How a Fort Worth organization fights human trafficking


By Lindsay Tomaini

Human trafficking is often linked to random abductions of women, but experts in the field say that is the least likely way that people find themselves sexually or physically exploited. 

Instead, the most common way people are led into human trafficking is through manipulation of relationships, said Melissa Ice, founder of The Net. The Fort Worth-based organization works with people who have sexually exploited, as well as local refugee and homeless communities.

“I think the important thing is to understand is how someone ends up there and why they get stuck and so much of it has to do with that hamster wheel of trauma and abuse,” Ice said. “Eventually, maybe you find your way out, but now that you’re out you don’t have any of the skills to cope with everything that has happened to you.”

The Net was created to help create a supportive community for those who need it the most. The organization has helped create outreach programs for the local refugee and homeless communities in Fort Worth as well as victims of sexual-exploitation. 

Ice also said that vulnerable people are often preyed upon by traffickers.

“Thirty-three percent of runaways within 48 hours will be approached by a trafficker, and that’s a Dallas Fort Worth statistic,” Ice said. “It’s very crazy because that means that a third of every girl who leaves home has a chance of encountering a trafficker.”
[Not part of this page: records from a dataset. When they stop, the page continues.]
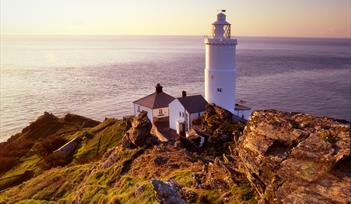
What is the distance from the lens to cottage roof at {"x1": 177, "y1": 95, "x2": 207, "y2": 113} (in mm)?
40250

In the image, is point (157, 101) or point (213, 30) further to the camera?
point (157, 101)

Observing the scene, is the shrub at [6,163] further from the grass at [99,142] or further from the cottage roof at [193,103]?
the cottage roof at [193,103]

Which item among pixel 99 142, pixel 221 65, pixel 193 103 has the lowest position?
pixel 99 142

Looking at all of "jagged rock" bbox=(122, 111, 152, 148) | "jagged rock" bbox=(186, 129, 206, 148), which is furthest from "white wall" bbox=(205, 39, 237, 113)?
"jagged rock" bbox=(122, 111, 152, 148)

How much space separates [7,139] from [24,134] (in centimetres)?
404

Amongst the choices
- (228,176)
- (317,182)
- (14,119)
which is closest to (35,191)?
(228,176)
In October 2019, the Fort Worth Police Department made an official unit for human-trafficking with a sergeant, two detectives, two officers, and one civilian. 
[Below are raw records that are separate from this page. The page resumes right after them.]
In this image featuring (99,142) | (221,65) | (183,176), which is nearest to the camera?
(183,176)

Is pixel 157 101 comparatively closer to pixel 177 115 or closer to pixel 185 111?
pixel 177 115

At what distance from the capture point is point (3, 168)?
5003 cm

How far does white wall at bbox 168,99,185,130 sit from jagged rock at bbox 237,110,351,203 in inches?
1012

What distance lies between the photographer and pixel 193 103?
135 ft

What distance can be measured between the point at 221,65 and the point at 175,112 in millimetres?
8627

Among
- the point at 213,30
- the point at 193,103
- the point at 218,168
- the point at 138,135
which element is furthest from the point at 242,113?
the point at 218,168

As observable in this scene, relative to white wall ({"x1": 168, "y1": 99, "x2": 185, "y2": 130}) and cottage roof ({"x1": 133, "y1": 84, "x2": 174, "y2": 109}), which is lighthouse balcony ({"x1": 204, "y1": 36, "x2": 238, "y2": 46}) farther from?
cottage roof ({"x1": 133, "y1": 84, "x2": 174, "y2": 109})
There are currently an estimated 313,000 victims of human trafficking in Texas according to a University of Texas at Austin study. The study also estimated that there are around 79,000 minors involved in sex trafficking in the state of Texas.

Because of the issue’s prevalence in Texas, TCU students in a documentary class focused on human trafficking because of its relevance in Fort Worth. 

Students created the documentary, Worthy of More, by working alongside The Net.

Human-trafficking is “recruitment, harboring, transporting, provision, or obtaining of a person for labor or services, through the use of force, fraud, or coercion for the purpose of subjection to involuntary servitude, peonage, debt bondage, slavery or forced commercial sex acts.” 

H.R.3244 – 106th Congress (1999-2000): Victims of Trafficking and Violence Protection Act of 2000

“I think accessibility to technology, the increase in pornography consumption and its normalization all play a role,” Ice said on the high numbers of human trafficking. “The more you have people who demand these types of things then the more the supply is going to increase. It’s like simple economics.”

In addition, Ice said 72% of online sex ads are actually underage girls.

“The reality is most of the online sex that people are purchasing are from children, and in Texas, you cannot legally consent to sex until the age of 17,” Ice said.